Some of the virus types cause less serious disease, while others – like the one that caused Middle East Respiratory Syndrome (MERS) – are far more severe.

The common early signs of infection include fever, cough, shortness of breath and breathing difficulties, according to WHO.

But in some people the infection can cause them to develop pneumonia, severe acute respiratory syndrome or kidney failure.

These conditions are life-threatening and were the reason the majority of victims so far have died.

3. Do face masks prevent infection?

Chinese authorities have encouraged people to wear surgical masks to help stop the spread of the new virus.

But some infectious disease experts say that there's little high-quality scientific evidence that proves the effectiveness of them outside of a clinical setting.

Dr Julie Vaishampayan, chairwoman of the public health committee for the Infectious Diseases Society of America, says that surgical masks are really “the last line of defence.”

She warned that as they aren't fitted or sealed, the masks can leave gaps around the mouth "so you're not filtering out all the air that comes in".

She told the NY Times: “We worry about people feeling they’re getting more protection from the mask than they really are.

“Washing your hands and avoiding people who are ill is way more important than wearing a mask.”

However, infectious disease doctor Dr Amesh Adalja, from Johns Hopkins Center for Health Security, says that they do block most large respiratory droplets from other people's sneezes and coughs.

He added that the biggest problem though is people not using the masks properly.

Dr Adalja pointed out that if people put their hand underneath their mask to scratch or rub their nose, they are allowing themselves to come into contact with contaminants.

4. Is there a cure for coronavirus?

There is no cure for coronavirus – but experts are frantically working on a vaccine.

Scientists in Hong Kong believe they have developed a vaccine – but say it could be at least a year before its available.

Announcing his team’s success, Yuen Kwok-yung, from the University of Hong Kong, told The Times it would take months to test the vaccine on animals before even trialling it on humans.

The global research community has stepped up its efforts to halt the epidemic, with scientists responding to the outbreak at unprecedented speed.

Teams around the world are working on their own vaccines, a process that typically takes at least a decade.

Researchers in Australia revealed they had successfully synthesised the virus in the laboratory, using a sample from an infected patient.

5. Did coronavirus start in bats?

The coronavirus found in bats is nearly identical to that found in humans, Chinese scientists have said.

New research reportedly shows there is an up to 96 per cent uniformity, which appears to confirm the suspicion that bats were the cause of the outbreak.

Since the outbreak began, footage and images have been circulated purporting to show people eating the Chinese delicacy.

**What to do**
**1.** Set down the portion of the coronavirus article starting at "Announcing his team’s" and ending at "scientists have said.".
**2.** Answer these questions from the coronavirus article:
(a) Dr Julie Vaishampayan chairs the public health committee of which organization?
(b) In which country did researchers synthesize the virus in the laboratory?
(c) Up to what percentage uniformity between the bat and human coronaviruses does the new research reportedly show?
The records that follow were taken from a separate source.

Saved entries
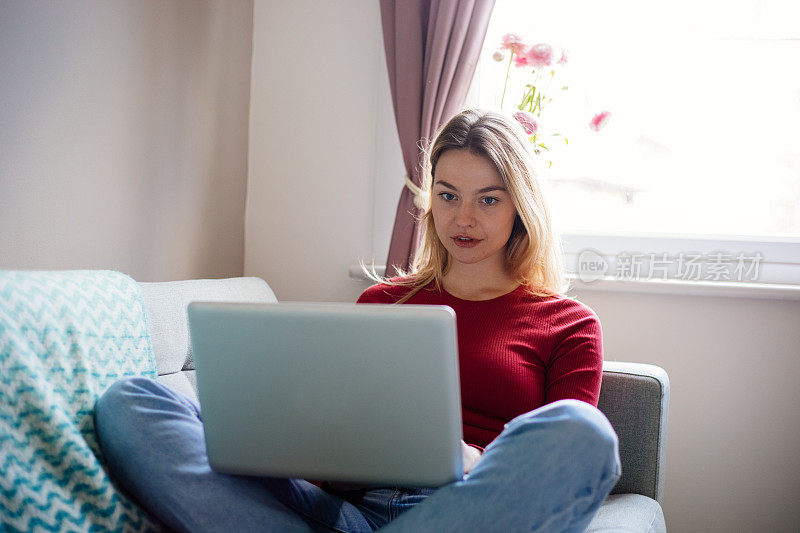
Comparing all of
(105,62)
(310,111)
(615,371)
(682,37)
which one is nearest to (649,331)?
(615,371)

**Responses to the tasks**
**1.**
Announcing his team’s success, Yuen Kwok-yung, from the University of Hong Kong, told The Times it would take months to test the vaccine on animals before even trialling it on humans.

The global research community has stepped up its efforts to halt the epidemic, with scientists responding to the outbreak at unprecedented speed.

Teams around the world are working on their own vaccines, a process that typically takes at least a decade.

Researchers in Australia revealed they had successfully synthesised the virus in the laboratory, using a sample from an infected patient.

5. Did coronavirus start in bats?

The coronavirus found in bats is nearly identical to that found in humans, Chinese scientists have said.

**2.**
(a) The Infectious Diseases Society of America
(b) Australia
(c) Up to 96 per cent